Hinweise von Bürgermeister Bengt Kanzler (parteilos) und Bauamtsleiter Sven Blümel konnten das Abstimmungsverhalten offenbar nicht wesentlich beeinflussen. Beide erklärten, dass schlichtweg nicht alle Straßen beräumt werden könnten. Allmählich werde die Zeit knapp für die Winterdienstplanung. Schließlich müssten zuvor Aufträge vergeben und Verträge geschlossen werden.

Nicht nachvollziehen konnte beispielsweise Blümel die Befürchtung, Feuerwehr und Arzt könnten im Notfall auf nicht geräumten Straßen nicht rechtzeitig eintreffen. Diese Sorge, sagte der Bauamtsleiter, sei unbegründet. Zudem verfüge die Feuerwehr über geländegängige Fahrzeuge. Aus Sicht Kanzlers spielt persönliche Betroffenheit in der Diskussion eine zu große Rolle.

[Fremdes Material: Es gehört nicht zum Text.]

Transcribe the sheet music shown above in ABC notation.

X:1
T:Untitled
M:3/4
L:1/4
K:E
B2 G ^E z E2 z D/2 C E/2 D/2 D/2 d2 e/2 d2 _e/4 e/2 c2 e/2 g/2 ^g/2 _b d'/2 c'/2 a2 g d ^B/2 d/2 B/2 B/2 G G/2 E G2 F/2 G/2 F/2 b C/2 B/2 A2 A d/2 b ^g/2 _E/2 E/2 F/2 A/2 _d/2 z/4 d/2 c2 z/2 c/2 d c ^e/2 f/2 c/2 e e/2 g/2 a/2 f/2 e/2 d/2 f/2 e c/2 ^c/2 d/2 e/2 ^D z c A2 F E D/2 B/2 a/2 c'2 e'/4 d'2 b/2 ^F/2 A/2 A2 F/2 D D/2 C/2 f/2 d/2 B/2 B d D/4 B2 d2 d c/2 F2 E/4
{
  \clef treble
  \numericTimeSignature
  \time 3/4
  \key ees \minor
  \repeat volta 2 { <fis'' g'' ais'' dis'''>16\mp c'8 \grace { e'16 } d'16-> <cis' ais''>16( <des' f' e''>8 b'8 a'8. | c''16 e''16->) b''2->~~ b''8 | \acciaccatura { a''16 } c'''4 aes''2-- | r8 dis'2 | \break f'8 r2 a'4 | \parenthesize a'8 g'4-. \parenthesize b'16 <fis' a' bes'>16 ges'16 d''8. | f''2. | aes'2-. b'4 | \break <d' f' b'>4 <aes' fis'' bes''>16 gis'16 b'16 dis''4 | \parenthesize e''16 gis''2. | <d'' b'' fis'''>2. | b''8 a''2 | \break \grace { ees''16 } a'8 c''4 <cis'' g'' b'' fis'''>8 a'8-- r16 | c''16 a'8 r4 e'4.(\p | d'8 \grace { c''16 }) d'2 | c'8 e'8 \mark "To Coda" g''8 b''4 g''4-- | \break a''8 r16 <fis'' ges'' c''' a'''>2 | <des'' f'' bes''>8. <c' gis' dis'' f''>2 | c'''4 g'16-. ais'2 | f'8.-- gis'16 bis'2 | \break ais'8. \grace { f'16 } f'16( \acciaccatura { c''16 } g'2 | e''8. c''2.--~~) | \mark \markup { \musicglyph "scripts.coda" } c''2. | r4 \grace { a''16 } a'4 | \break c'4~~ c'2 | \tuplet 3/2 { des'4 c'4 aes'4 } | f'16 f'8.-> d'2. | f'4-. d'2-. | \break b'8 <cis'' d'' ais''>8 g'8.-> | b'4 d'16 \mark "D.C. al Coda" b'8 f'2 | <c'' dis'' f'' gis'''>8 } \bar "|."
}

Die vorgelegte Satzung so abgenickt hätten unter anderem die Abgeordneten der Linken oder auch Andreas Malik (CDU). Es sei lange genug beraten worden, Kleinigkeiten ließen sich im Nachhinein immer noch ändern. Wobei sich Malik auf Hinweise von Winfried Böhmer (Bündnis 90/Die Grünen) bezog.

Böhmer sieht die Meinung der Ortsbeiräte immer noch nicht ausreichend berücksichtigt. Aus vielen Ortsteilen würde es nach wie vor kein Votum für oder gegen die Satzung geben. Dies solle bis zur nächsten Sitzung nachgeholt, dann erst über die Satzung abgestimmt werden. Ein entsprechender Antrag Böhmers indes bekam keine Mehrheit. Zuvor hatte Malik auf die nur sehr schwache Beteiligung der Ortsbeiräte bei einer Infoveranstaltung zum Thema hingewiesen.